▸ **Records**
┌──

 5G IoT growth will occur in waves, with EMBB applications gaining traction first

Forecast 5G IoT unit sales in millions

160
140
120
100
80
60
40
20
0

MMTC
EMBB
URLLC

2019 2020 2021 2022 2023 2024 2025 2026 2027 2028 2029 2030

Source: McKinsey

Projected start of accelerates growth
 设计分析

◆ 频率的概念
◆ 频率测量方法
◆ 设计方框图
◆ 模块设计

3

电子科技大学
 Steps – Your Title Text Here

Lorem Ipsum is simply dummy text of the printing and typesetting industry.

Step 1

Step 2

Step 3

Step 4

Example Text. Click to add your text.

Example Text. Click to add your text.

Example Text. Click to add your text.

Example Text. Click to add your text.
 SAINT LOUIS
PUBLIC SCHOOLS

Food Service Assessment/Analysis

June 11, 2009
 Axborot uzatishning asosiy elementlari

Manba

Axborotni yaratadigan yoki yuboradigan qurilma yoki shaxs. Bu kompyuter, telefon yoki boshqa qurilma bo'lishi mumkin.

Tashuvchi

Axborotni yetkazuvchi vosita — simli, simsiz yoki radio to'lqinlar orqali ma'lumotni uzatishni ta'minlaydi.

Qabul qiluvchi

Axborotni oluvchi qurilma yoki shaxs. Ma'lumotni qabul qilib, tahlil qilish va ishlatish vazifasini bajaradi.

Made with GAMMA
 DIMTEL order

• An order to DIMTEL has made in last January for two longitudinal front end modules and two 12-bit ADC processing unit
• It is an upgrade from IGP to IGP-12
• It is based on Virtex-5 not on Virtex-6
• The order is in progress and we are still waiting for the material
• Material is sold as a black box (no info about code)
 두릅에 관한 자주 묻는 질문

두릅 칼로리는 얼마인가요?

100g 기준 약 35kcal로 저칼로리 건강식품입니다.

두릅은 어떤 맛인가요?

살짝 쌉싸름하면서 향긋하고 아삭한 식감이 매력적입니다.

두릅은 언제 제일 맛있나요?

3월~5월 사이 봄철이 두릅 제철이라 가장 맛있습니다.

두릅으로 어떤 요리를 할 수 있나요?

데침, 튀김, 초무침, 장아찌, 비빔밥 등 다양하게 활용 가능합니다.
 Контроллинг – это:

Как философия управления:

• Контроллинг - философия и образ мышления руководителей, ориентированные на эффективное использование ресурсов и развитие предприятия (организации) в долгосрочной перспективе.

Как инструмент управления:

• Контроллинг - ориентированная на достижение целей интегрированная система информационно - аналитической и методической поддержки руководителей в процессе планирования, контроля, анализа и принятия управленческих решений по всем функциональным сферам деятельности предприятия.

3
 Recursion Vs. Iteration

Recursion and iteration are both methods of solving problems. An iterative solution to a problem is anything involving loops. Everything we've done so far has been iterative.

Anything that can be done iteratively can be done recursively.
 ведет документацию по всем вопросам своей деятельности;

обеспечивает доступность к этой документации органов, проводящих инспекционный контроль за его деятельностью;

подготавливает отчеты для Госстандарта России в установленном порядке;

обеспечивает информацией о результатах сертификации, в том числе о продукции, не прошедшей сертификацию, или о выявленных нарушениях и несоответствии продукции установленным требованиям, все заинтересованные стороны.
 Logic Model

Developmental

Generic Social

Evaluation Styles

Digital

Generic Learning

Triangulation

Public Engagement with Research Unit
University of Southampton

└──

▸ **Task description**
Write out the full listing exactly as given.

▸ **Solution**
 5G IoT growth will occur in waves, with EMBB applications gaining traction first

Forecast 5G IoT unit sales in millions

160
140
120
100
80
60
40
20
0

MMTC
EMBB
URLLC

2019 2020 2021 2022 2023 2024 2025 2026 2027 2028 2029 2030

Source: McKinsey

Projected start of accelerates growth
 设计分析

◆ 频率的概念
◆ 频率测量方法
◆ 设计方框图
◆ 模块设计

3

电子科技大学
 Steps – Your Title Text Here

Lorem Ipsum is simply dummy text of the printing and typesetting industry.

Step 1

Step 2

Step 3

Step 4

Example Text. Click to add your text.

Example Text. Click to add your text.

Example Text. Click to add your text.

Example Text. Click to add your text.
 SAINT LOUIS
PUBLIC SCHOOLS

Food Service Assessment/Analysis

June 11, 2009
 Axborot uzatishning asosiy elementlari

Manba

Axborotni yaratadigan yoki yuboradigan qurilma yoki shaxs. Bu kompyuter, telefon yoki boshqa qurilma bo'lishi mumkin.

Tashuvchi

Axborotni yetkazuvchi vosita — simli, simsiz yoki radio to'lqinlar orqali ma'lumotni uzatishni ta'minlaydi.

Qabul qiluvchi

Axborotni oluvchi qurilma yoki shaxs. Ma'lumotni qabul qilib, tahlil qilish va ishlatish vazifasini bajaradi.

Made with GAMMA
 DIMTEL order

• An order to DIMTEL has made in last January for two longitudinal front end modules and two 12-bit ADC processing unit
• It is an upgrade from IGP to IGP-12
• It is based on Virtex-5 not on Virtex-6
• The order is in progress and we are still waiting for the material
• Material is sold as a black box (no info about code)
 두릅에 관한 자주 묻는 질문

두릅 칼로리는 얼마인가요?

100g 기준 약 35kcal로 저칼로리 건강식품입니다.

두릅은 어떤 맛인가요?

살짝 쌉싸름하면서 향긋하고 아삭한 식감이 매력적입니다.

두릅은 언제 제일 맛있나요?

3월~5월 사이 봄철이 두릅 제철이라 가장 맛있습니다.

두릅으로 어떤 요리를 할 수 있나요?

데침, 튀김, 초무침, 장아찌, 비빔밥 등 다양하게 활용 가능합니다.
 Контроллинг – это:

Как философия управления:

• Контроллинг - философия и образ мышления руководителей, ориентированные на эффективное использование ресурсов и развитие предприятия (организации) в долгосрочной перспективе.

Как инструмент управления:

• Контроллинг - ориентированная на достижение целей интегрированная система информационно - аналитической и методической поддержки руководителей в процессе планирования, контроля, анализа и принятия управленческих решений по всем функциональным сферам деятельности предприятия.

3
 Recursion Vs. Iteration

Recursion and iteration are both methods of solving problems. An iterative solution to a problem is anything involving loops. Everything we've done so far has been iterative.

Anything that can be done iteratively can be done recursively.
 ведет документацию по всем вопросам своей деятельности;

обеспечивает доступность к этой документации органов, проводящих инспекционный контроль за его деятельностью;

подготавливает отчеты для Госстандарта России в установленном порядке;

обеспечивает информацией о результатах сертификации, в том числе о продукции, не прошедшей сертификацию, или о выявленных нарушениях и несоответствии продукции установленным требованиям, все заинтересованные стороны.
 Logic Model

Developmental

Generic Social

Evaluation Styles

Digital

Generic Learning

Triangulation

Public Engagement with Research Unit
University of Southampton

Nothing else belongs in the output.